Friday marked the first big fish and what would ultimately be dubbed the winner. Chuck Falter of Middle River, MD brought a 47.2 pound rockfish into the Herrington Harbor weigh station. Falter caught this magnificent fish just west of Sharps Island in 55 feet of water using chartreuse tandem parachutes.
“There is skill involved but luck plays a big role. Being at the right place at the right time has a lot to do with it”, said Rich Novotny, Executive Director of the MSSA.
For the next two days Falter anxiously fished for an even larger rockfish, meanwhile hoping his 47-pounder would hold up. Saturday and Sunday came and went with several fish in the 40-pound area, but nothing close to Falter’s 47. On Sunday the top ten took a dramatic hit as four fish weighing in the mid-forties came to the weigh stations. But, once again, Falter’s fish held on. Billy James of Arlington, Virginia reeled in a 45.3 pound rockfish to secure second place and 1st place in all of the TWT’s, giving him a grand total of $67,570. James hooked this beauty near buoy 78 at 10:30 AM. James said he was using a white parachute and shad with a purple head. James had to overcome some adversity earlier in the week when his boat blew a motor. A friend was kind enough to lend James his 19-foot Triumph boat for the tournament.
“Once again we see the second place fish winning all of the TWT’s. You have to enter all of the TWT’s or you will miss out on some big money”, said Smith of the MSSA.
John T. Dove of Annandale, Virginia reeled in a 45 pound rockfish at 11:30 A.M. Friday morning, placing him third in the overall tournament and second in the TWT’s. His winnings total $29,115. Dove caught this beast on a white parachute just south of Cedar Point.
Raymond Cleaveland of Waldorf came in fourth place in the main tournament and third place in the TWT’s with his 44.6 pound rockfish. Cleaveland will be walking away with $9,521.
Stephen Smith of Hanover, Pennsylvania walked away with $15,101 for weighing in a 42.65 pound rockfish. Smith was fifth overall and placed in all of the TWT’s.
In the Charter Boat and Professional Division, Captain Robert Wetherald weighed in a 46.35 pound rockfish securing him first place overall and first place in all of the TWT’s. Wetherald will be receiving $10,200 for his efforts out on the Bay.

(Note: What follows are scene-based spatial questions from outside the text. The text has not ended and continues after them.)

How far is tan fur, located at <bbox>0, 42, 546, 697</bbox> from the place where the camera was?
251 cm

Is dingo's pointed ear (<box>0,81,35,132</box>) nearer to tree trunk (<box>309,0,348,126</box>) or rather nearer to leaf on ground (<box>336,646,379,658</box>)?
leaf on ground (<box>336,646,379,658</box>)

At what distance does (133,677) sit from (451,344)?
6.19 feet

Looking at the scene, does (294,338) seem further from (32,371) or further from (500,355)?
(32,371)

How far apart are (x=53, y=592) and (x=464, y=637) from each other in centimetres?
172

Second place went to Captain Charlie Sisson on Back Draft out of Chesapeake Beach, MD. Sisson brought in a 42.55 pound rockfish on Friday worth $6,220. Finally, third place went to Captain Rick Huckleby who weighed in a 41.15 pound rockfish winning him $4,480.
The MSSA also hands out daily prizes, weigh station prizes, boat prizes, and catch and release prizes. This year’s Catch and Release winner is Lee Tippett, releasing 55 rockfish over this three day tournament. Cobra Marine sponsors this division and will be awarding Tippett with brand new radio electronics for his boat.

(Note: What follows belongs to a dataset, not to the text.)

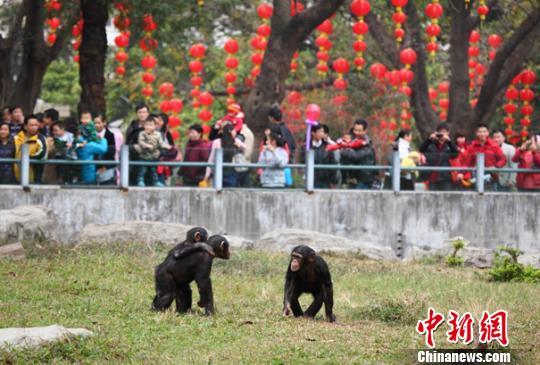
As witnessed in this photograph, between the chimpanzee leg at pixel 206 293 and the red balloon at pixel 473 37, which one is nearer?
the chimpanzee leg at pixel 206 293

The MSSA has been hosting this tournament for over a quarter century now and every year it grows as more anglers compete for the big money. All major winners of the tournament will be given polygraph tests before they receive their prizes to maintain the integrity of the tournament.
The MSSA uses a small percentage of the fees to fund their lobbying efforts in Annapolis and Washington DC protecting the rights and traditions of recreational and sport fishermen. The MSSA is the voice of the Maryland Angler and has nearly 7,000 members and 13 chapters statewide. MSSA is proud of the fact they represent the voice of Maryland anglers and that no out-of-state organization dictates their agenda.